FDI Policy permits FDI up to 100 % from foreign/NRI investor without prior approval in most of the sectors including the services sector under automatic route. FDI in sectors/activities under automatic route does not require any prior approval either by the Government or the RBI. The investors are required to notify the concerned Regional office of RBI of receipt of inward remittances within 30 days of such receipt and will have to file the required documents with that office within 30 days after issue of shares to foreign investors.
The present Automatic Route allows Indian companies engaged in all industries except for certain select industries/sectors to issue shares to foreign investors up to 100% of their paid up capital in Indian companies.
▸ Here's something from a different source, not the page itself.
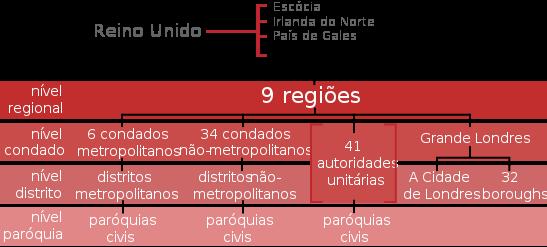 Divisões administrativas da inglaterra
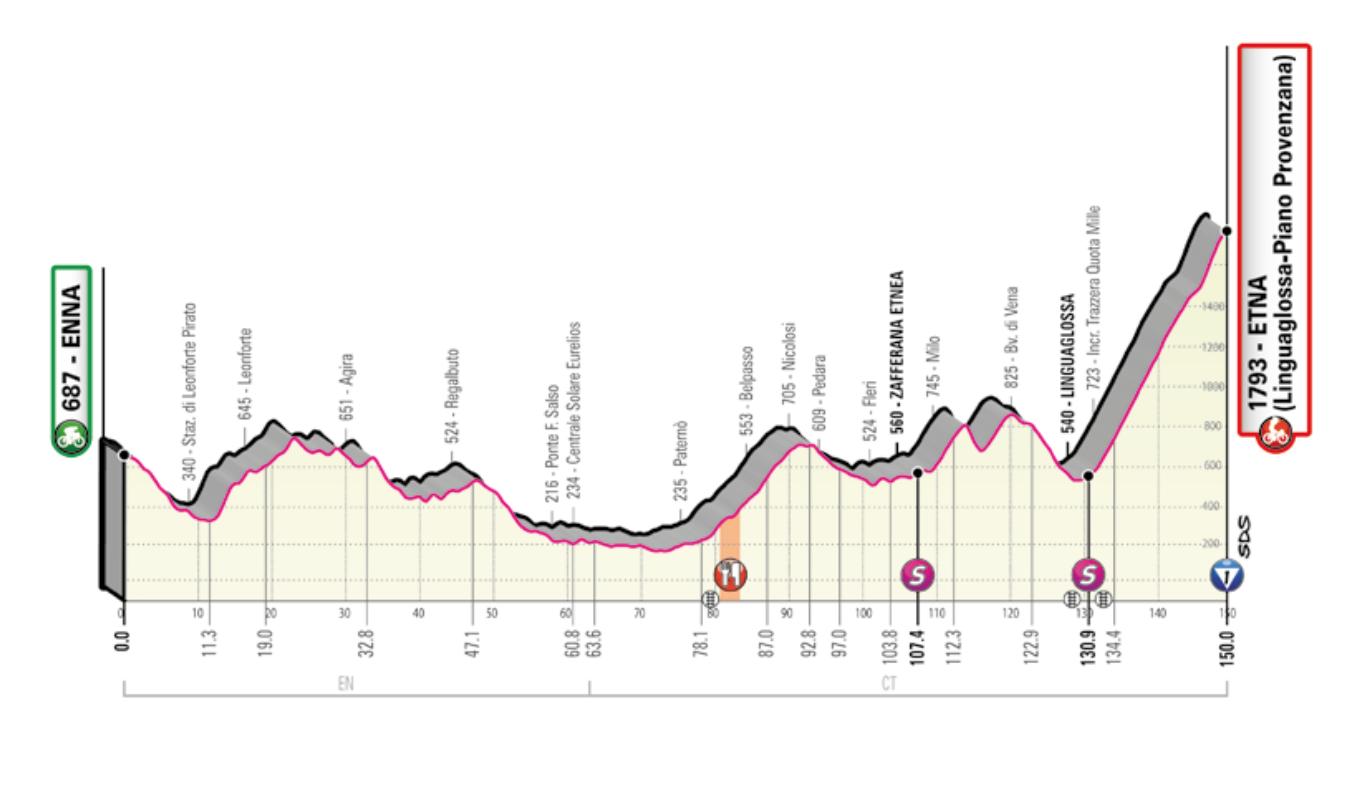 Giro d italia stage 3 betting in poker unibet ufc betting lines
There are also some areas where though Automatic Route is available, foreign investors cannot invest beyond a certain percentage of the paid up capital of the Indian companies or where investment is subject to some other conditions.
Foreign investors have to, however, keep in mind that they may invest freely under the Automatic Route described above but where such investment does not conform to policies of Government of India, a specific approval from Government must be sought. For example, there are Government guidelines on location of industrial units, or there are certain items like explosives or liquor that need an industrial licence. If the Indian company does not conform to the locational guidelines or needs an Industrial licence then it cannot issue shares under the Automatic Route.
GOVERNMENT APPROVAL ROUTE
All activities which are not covered under the automatic route, prior Government approval for FDI/NRI shall be necessary. Areas/sectors/activities hitherto not open to FDI/NRI investment shall continue to be so unless otherwise decided and notified by Government.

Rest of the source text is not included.